For many women, the top goals that they have with their workout program is to work on toning the bum, toning the thighs, and toning the tummy. Essentially, they want to firm up but not develop a lot of muscle bulk, thus retaining their feminine appearance.
Fortunately, if they go about their program correctly, it’s perfectly possible to see good toning in all three of these areas. The problem is that many women quickly run to the cardio machines thinking that’s the single best way to tone these areas of the body. Only it’s not and their progress is significantly going to suffer if this is what they do.
Let’s have a look at some of the best exercises for toning the bum, toning the thighs, and toning the tummy.
3 Exercises For Toning Your Bum
First let’s talk about the exercises you can use for toning the bum.
1) Lunges
The first great exercise for toning the bum is the lunge. The lunge is great since it’s not only going to target the glutes to a high extent, but it’s also going to hit the core as well as it maintains your balance.
Remember to incorporate all variations of lunge into your program including walking lunges, reverse lunges, and stationary lunges.
2) Split Squats
Another great exercise for toning the bum are split squats. For this one you’re simply going to lift one leg up off the ground and place it up on a bench behind you. Then, holding a dumbbell in each hand, you’re going to lower yourself down towards the floor by bending the supporting leg.
Pause once you’re as low to the ground as you can go and then press back up again to complete the movement. Complete on the other side once you’ve performed 10-12 reps.
3) Glute Bridges
Finally, the third exercise to help with toning the bum is the glute bridge. For this exercise you simply lie flat on the floor with the knees bent and the feet placed firmly on the ground. From there, press up through the feet, elevating the hips off the floor until they form a straight line with the body.
Hold that position for about 30 seconds and then lower to complete the rep.
3 Exercises For Toning Your Thighs
Moving along, the following exercises will be great for toning the thighs.
1) The Leg Extension
The leg extension is one isolation exercise that will really help to zero in and target the quads specifically, so it’s great for toning the thighs. Use a slightly lighter weight range with this exercise and take it into the 15-20 rep range for best toning benefits.
2) Squats
Squats are the next exercise to use for toning the thighs. For this exercise you want to be sure that you’re squatting down the full way – or as low as you can possible go because this will not only tone the thighs then, but also be helpful for toning the bum as well.
These are also a great calorie burner as well so you should definitely be performing them every workout you do.
3) Step-Ups
Finally, step-ups are the last exercise for toning the thighs. These are very simple to do and can be done with or without weights in your home or at the gym.
Keep in mind with these that the higher the step is, the more you’ll target the glutes as well as the thighs.
3 Exercises For Toning Your Tummy
Finally, last but not least, let’s look at some of the top exercises for toning your tummy.
1) The Plank
The plank exercise is great for a complete core toner and is unlike any other abdominal exercise since it uses an isometric contraction.
To perform the plank, get down so that you’re balancing on your legs stretched out underneath you and your forearms directly beneath you.
You should resemble that of a table top in this position and be sure to hold it for at least thirty seconds before resting and repeating a second time through.
2) The Lying Leg Raise
Moving on, the lying leg raise is the next movement that you’ll want to consider. This exercise is ideal for targeting the lower abs and will help to increase muscular endurance as well.
When doing this one, make sure that you perform it with a slow and controlled movement pattern to prevent momentum from carrying you through the exercise.

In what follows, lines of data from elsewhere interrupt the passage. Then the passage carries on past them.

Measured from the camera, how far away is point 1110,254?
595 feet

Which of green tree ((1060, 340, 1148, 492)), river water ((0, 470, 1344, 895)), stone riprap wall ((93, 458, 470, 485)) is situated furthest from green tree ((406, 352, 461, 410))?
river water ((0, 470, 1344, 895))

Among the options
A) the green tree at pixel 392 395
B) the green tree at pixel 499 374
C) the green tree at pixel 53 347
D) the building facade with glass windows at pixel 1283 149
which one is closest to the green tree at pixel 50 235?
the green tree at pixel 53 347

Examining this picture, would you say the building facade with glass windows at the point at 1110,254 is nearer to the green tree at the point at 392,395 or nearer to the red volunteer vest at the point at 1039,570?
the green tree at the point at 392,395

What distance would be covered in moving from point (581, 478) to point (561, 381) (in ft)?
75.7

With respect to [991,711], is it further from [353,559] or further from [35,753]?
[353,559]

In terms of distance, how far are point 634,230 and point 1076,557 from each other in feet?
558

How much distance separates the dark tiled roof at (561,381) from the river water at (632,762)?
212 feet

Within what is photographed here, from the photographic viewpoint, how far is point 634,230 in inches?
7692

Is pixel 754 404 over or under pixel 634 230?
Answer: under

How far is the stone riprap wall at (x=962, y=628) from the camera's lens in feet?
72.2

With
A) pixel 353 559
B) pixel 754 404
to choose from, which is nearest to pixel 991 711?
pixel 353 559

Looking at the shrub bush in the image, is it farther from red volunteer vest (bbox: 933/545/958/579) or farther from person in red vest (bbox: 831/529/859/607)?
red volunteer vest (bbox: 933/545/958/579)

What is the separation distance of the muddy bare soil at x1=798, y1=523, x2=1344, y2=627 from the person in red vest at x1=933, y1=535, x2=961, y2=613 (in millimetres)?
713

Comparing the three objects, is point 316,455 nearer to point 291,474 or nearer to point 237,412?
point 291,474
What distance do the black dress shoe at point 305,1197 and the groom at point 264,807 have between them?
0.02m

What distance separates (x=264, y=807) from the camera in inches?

To up the intensity, you can have someone try and push the legs downwards at the top of the movement while you think of resisting the pressure.
3) The Reverse Crunch
Finally, the reverse crunch is the last exercise that’s great for toning the tummy. When doing this one you want to really focus on your breathing as you move through the movement, exhaling during the contraction portion.
This will ensure that you get the most intense abdominal contraction possible, thus improving the results from the exercise.
Tips For Effective Body Toning
To end off with, remember that when working towards total body toning, you’ll want to keep your workouts fast paced and intense. This is the best way to boost your metabolic rate so that you not only tighten and define the muscles, but you also increase the metabolism so that you burn more calories 24/7.
In order to see great benefits for toning the thighs, toning the bum, and toning the tummy, you need to lower your total body fat level as well, so this will help you do so.
After that, also remember to perform full body workouts, doing one or two of all of the above listed exercises for each muscle group every workout as this will help you burn more calories each session and move closer to your goal.
With the right program plan and enough motivation and commitment, you can see full body toning success.